§ Description of the task
No line before the one containing "class: Mammalia" is to be output; retype exactly that line and all lines that follow it to the end of the records.

*** Opening Input data ***

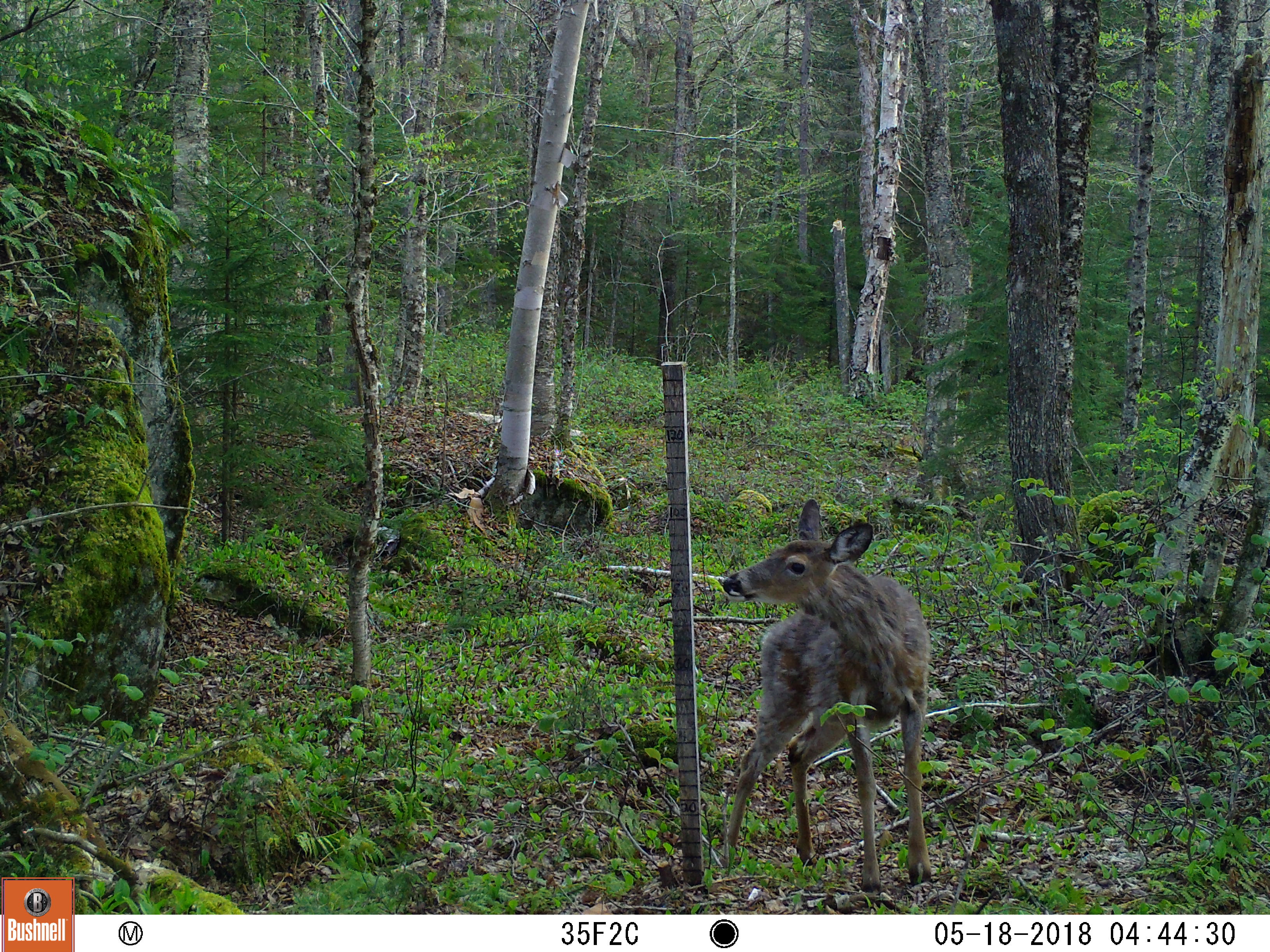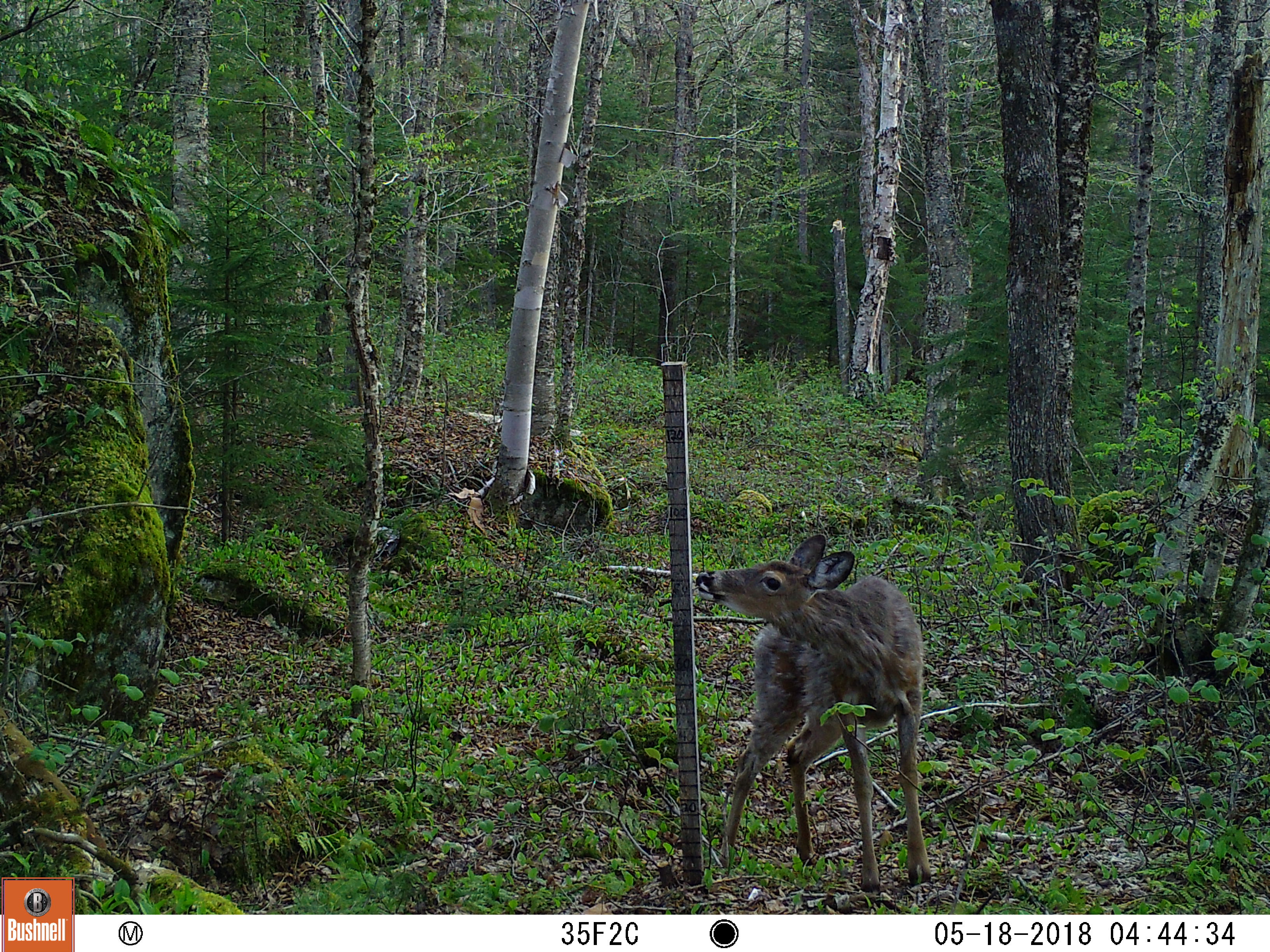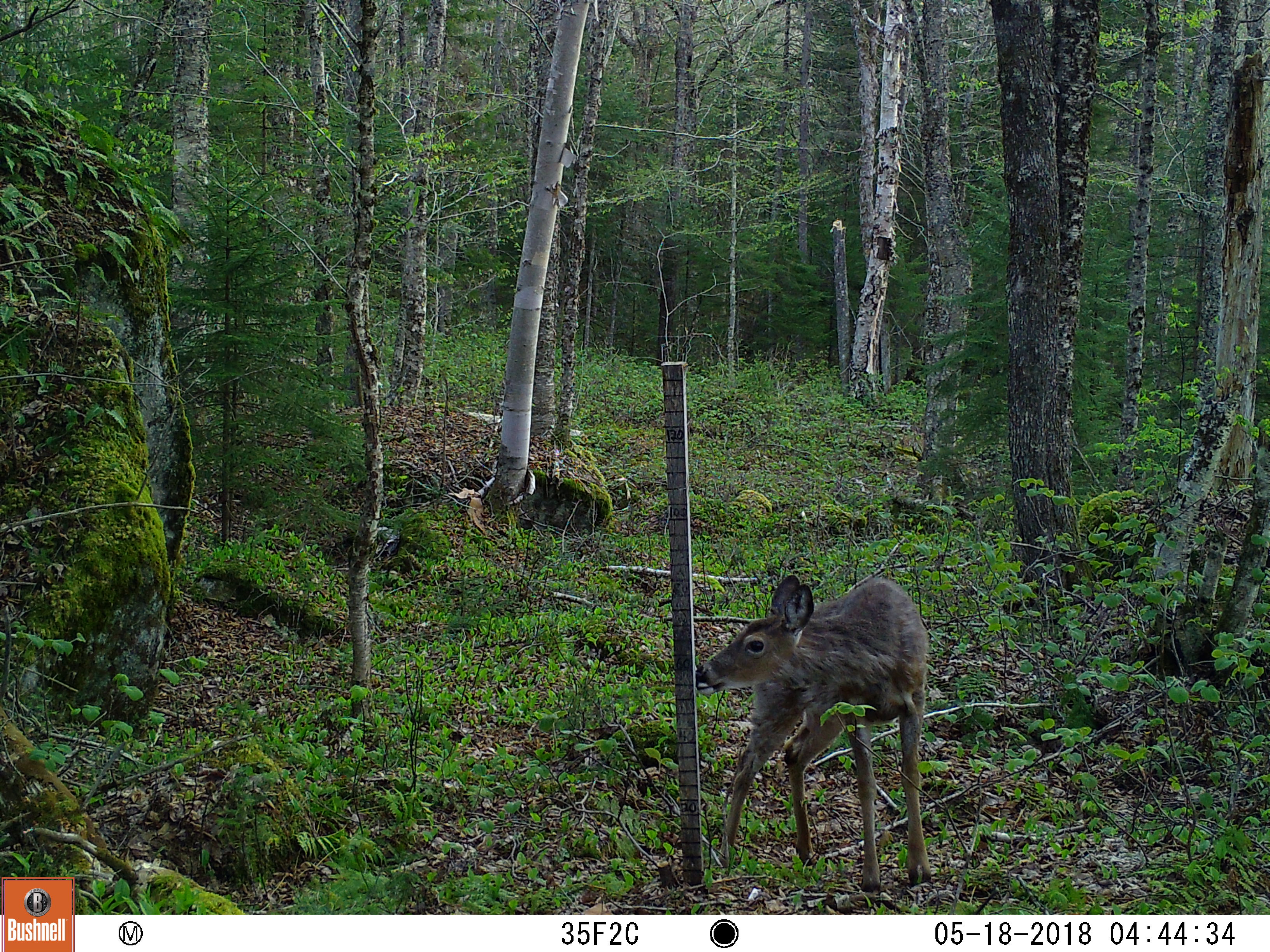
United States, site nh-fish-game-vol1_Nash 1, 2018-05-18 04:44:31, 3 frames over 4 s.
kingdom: Animalia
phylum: Chordata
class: Mammalia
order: Artiodactyla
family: Cervidae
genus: Odocoileus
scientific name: Odocoileus virginianus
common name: white-tailed deer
White-tailed deer (Odocoileus virginianus).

*** Closing Input data ***

§ Task response
class: Mammalia
order: Artiodactyla
family: Cervidae
genus: Odocoileus
scientific name: Odocoileus virginianus
common name: white-tailed deer
White-tailed deer (Odocoileus virginianus).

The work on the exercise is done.